### Exercise instructions
1. Decide whether each statement agrees with the West Side Story review below: (a) the review names Tony Kushner as the screenwriter; (b) the reviewer watched the whole film without leaving; (c) the film runs less than two hours. Answer each with yes or no and quote the deciding words of the review.
2. Render this sentence from the West Side Story review below in Spanish: "Let me say right off the bat, this is a must see film."
BEGIN Reading text
My Mini Review of this Must See West Side Story
This is my mini review and reflection of the latest iteration of West Side Story, brought to us by two masters of our time, director Stephen Spielberg and screenwriter Tony Kushner. Let me say right off the bat, this is a must see film. Purists and critics need to get in line. This version brought me into the world of these beloved characters and kept me there throughout, except for the two mandatory bathroom breaks brought about by the running time of over two and a half hours. Between the Bernstein score and Sondheim lyrics and the fleshed out story and characters created by Spielberg and Kushner, it is pure genius.
END Reading text
BEGIN Dataset section
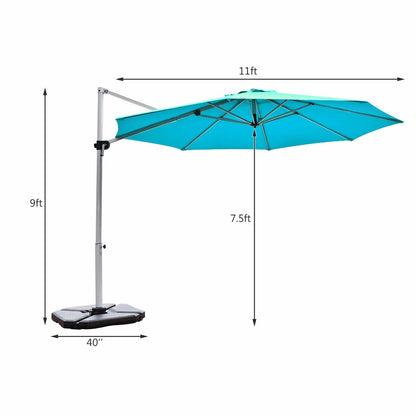 11 Feet Patio Offset Cantilever Umbrella 360° Rotation Aluminum Tilt, Blue Outdoor Umbrellas   at Gallery Canada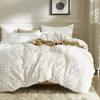 JELLYMONI White Duvet Cover Twin Size, 3pcs Washed Microfiber Bedding Set, Soft Breathable Seersucker Duvet Cover Set with Zipper Closure and Corner Ties for All Seasons view 1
END Dataset section
### Solutions to the tasks
1.
(a) Yes: "screenwriter Tony Kushner"
(b) No: "except for the two mandatory bathroom breaks"
(c) No: "running time of over two and a half hours"

2. Permítanme decirlo desde el principio: esta es una película imprescindible.